Users deem the ads as deceptive, underhanded and potentially unethical, while some brands claim they boost awareness.

Now the parent company, Insider, has decided not to renew Business Insider SA’s licensing agreement.

News24 editor-in-chief Adriaan Basson said he was extremely proud of what Business Insider SA had achieved in five years.

“BI, as we called it, came from nowhere and quickly turned the business media market on its head. With an approach that is much more consumer focused, BI soon became the largest business website in South Africa. In its five years of existence, BI was always in the top three ranking of business websites, alongside its sister publication, News24 Business.”

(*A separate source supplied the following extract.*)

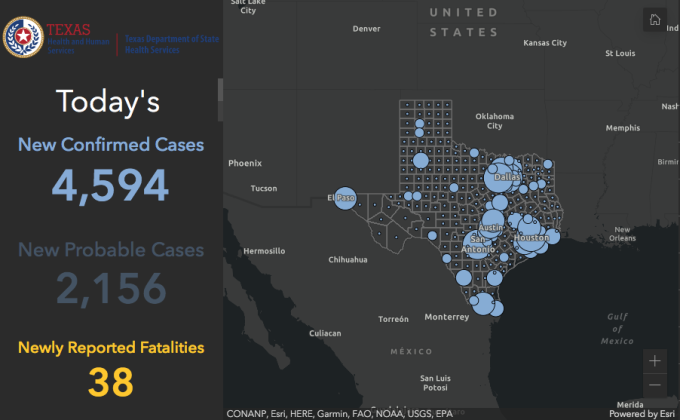 A map detailing confirmed cases of COVID in Texas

When asked why the SA publication had been shut, Basson told Business Maverick that Insider in the US had simply switched its licensing strategy to focus on the mother site project,

“They want all international English traffic to come to the [Insider] site. That is our understanding of their strategy change, which we accept and it makes sense for the stage where we are in terms of the media industry.”

Business Insider SA’s staff would be transferred to News24, barring one who chose to take a package.

Next month, News24 will be launching a new section focused on technology and trends to replace the Business Insider offering. BM/DM 

Update: This story has been updated. In the earlier version, there was a suggestion that De Wet had declined to comment on the use of native advertising on the site. This is incorrect. We apologise for the confusion.